Exercise: Below is a listing. Quote from it, exactly, the lines from the one containing "Russian Nesting Dolls" down to the one containing "HP Pavilion All-in-One - 24-k0003np", both ends included, and nothing else.

Study material:
»»

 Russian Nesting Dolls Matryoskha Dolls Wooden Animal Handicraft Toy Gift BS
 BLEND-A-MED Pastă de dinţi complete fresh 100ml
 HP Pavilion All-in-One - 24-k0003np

««
»»

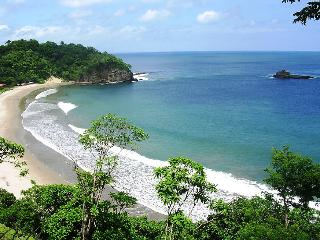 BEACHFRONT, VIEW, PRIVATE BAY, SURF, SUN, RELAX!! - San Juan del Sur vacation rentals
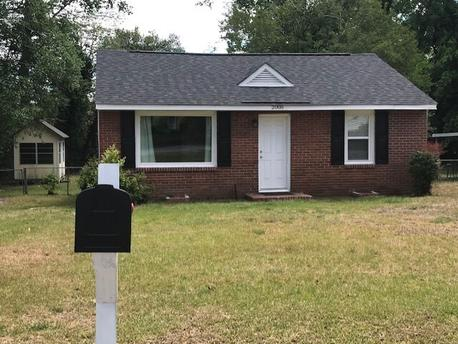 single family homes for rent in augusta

««
»»

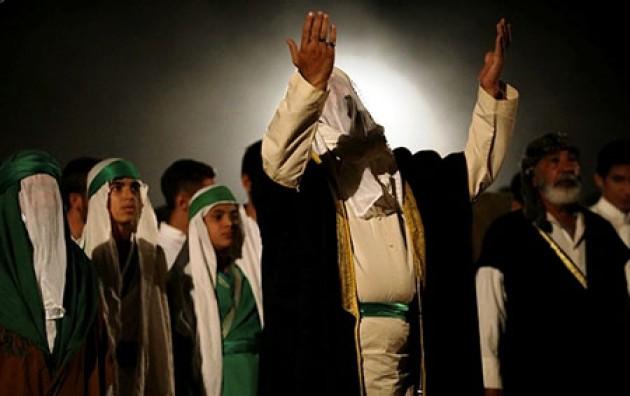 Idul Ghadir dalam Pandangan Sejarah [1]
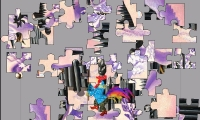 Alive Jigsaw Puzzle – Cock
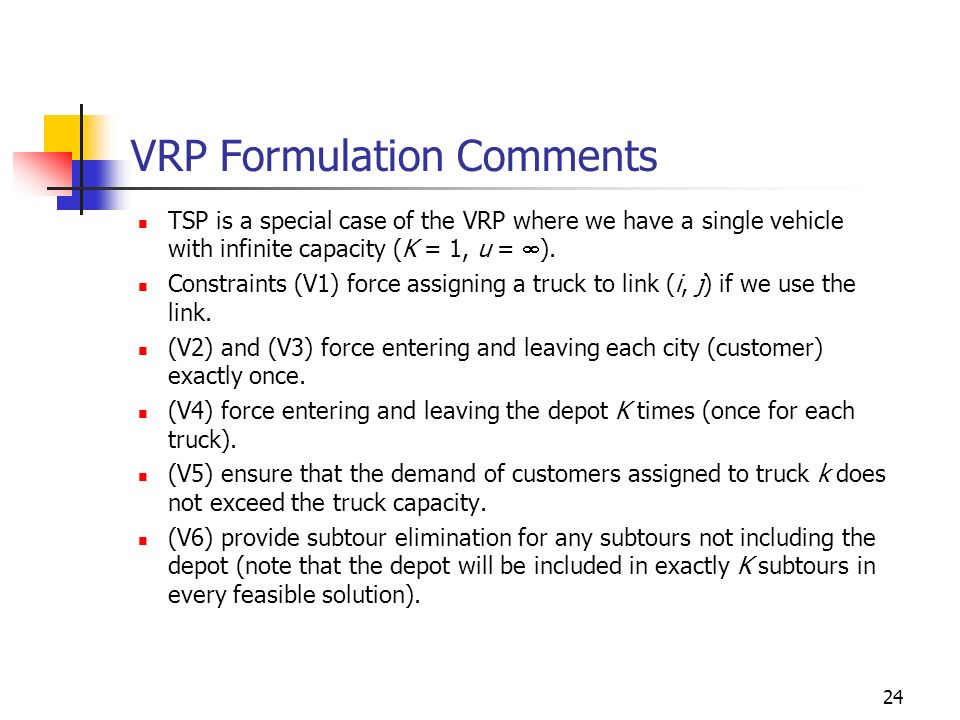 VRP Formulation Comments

««

Exercise response:
 Russian Nesting Dolls Matryoskha Dolls Wooden Animal Handicraft Toy Gift BS
 BLEND-A-MED Pastă de dinţi complete fresh 100ml
 HP Pavilion All-in-One - 24-k0003np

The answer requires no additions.